Fortune Tellers: The Story of America’s First Economic Forecasters, by Walter A. Friedman (Princeton, $29.95). Those economic seers who predict GNP and unemployment—and move markets? They were not always with us. The director of the Business School’s business history initiative takes readers back to some pioneers of the art; his title, and the appearance of “astrologer” as the third word in his introduction, suggest some of the underlying hopes invested in forecasting today.

Finding the Dragon Lady: The Mystery of Madame Nhu, by Monique Brinson Demery, A.M. ’03 (PublicAffairs, $26.99). The U.S.-backed 1963 coup that deposed South Vietnam’s government cost the life of President Ngo Dinh Diem and his brother, Ngo Dinh Nhu, whose wife, the feared Madame Nhu, survived, only to live in exile for decades. The author fills in this uncovered chapter from the war that escalated so horribly after the coup.

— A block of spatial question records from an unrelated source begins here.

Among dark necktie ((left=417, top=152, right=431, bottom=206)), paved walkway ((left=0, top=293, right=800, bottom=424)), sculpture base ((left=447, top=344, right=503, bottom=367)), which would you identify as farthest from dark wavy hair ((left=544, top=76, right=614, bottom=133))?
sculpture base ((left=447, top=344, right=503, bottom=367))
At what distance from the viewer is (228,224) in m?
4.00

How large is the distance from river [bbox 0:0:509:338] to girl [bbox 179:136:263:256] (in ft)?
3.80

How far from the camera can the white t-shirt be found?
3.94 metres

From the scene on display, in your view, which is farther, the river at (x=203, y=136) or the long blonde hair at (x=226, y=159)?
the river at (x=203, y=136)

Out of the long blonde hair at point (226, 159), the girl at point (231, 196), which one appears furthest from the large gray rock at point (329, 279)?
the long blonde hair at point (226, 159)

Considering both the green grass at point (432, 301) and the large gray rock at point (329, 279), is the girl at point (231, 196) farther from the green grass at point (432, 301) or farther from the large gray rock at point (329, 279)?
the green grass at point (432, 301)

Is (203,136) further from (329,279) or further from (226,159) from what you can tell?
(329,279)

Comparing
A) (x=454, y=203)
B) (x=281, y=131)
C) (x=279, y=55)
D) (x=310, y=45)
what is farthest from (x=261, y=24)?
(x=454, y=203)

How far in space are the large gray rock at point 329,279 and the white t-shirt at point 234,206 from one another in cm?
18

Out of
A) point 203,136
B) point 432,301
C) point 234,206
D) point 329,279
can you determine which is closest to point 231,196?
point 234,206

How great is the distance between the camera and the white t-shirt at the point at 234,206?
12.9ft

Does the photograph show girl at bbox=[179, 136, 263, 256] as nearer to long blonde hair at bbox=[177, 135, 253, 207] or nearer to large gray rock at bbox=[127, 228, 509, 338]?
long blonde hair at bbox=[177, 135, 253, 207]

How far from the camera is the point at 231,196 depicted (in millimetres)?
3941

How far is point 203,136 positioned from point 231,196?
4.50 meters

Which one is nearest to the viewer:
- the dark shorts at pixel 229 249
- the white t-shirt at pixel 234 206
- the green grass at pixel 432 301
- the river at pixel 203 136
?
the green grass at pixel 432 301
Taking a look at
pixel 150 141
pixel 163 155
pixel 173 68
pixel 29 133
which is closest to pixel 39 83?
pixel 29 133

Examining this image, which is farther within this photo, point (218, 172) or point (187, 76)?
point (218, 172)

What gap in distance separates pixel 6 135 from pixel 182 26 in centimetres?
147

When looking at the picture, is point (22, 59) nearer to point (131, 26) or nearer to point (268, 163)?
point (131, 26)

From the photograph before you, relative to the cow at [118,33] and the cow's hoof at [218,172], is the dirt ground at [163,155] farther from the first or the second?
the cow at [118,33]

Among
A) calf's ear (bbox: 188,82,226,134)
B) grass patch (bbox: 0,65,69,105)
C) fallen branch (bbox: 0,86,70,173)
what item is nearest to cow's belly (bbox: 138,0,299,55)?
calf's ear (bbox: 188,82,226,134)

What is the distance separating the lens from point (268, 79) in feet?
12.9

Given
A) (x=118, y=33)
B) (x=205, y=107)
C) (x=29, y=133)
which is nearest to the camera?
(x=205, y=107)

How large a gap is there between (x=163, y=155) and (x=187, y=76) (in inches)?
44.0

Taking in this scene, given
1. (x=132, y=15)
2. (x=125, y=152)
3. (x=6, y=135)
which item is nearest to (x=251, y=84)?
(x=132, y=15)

Turmoil and Transition in Boston, by Lawrence S. DiCara ’71, M.P.A. ’77, with Chris Black (Hamilton/Rowan and Littlefield, $24.99 paper). At a time of generational change in Boston’s mayoral suite, DiCara’s political memoir of his service on the Boston City Council (he was the youngest person ever elected, in 1971) and his 1983 campaign for mayor recalls the city during the busing crisis, when today’s prosperity and appeal could not even be envisioned.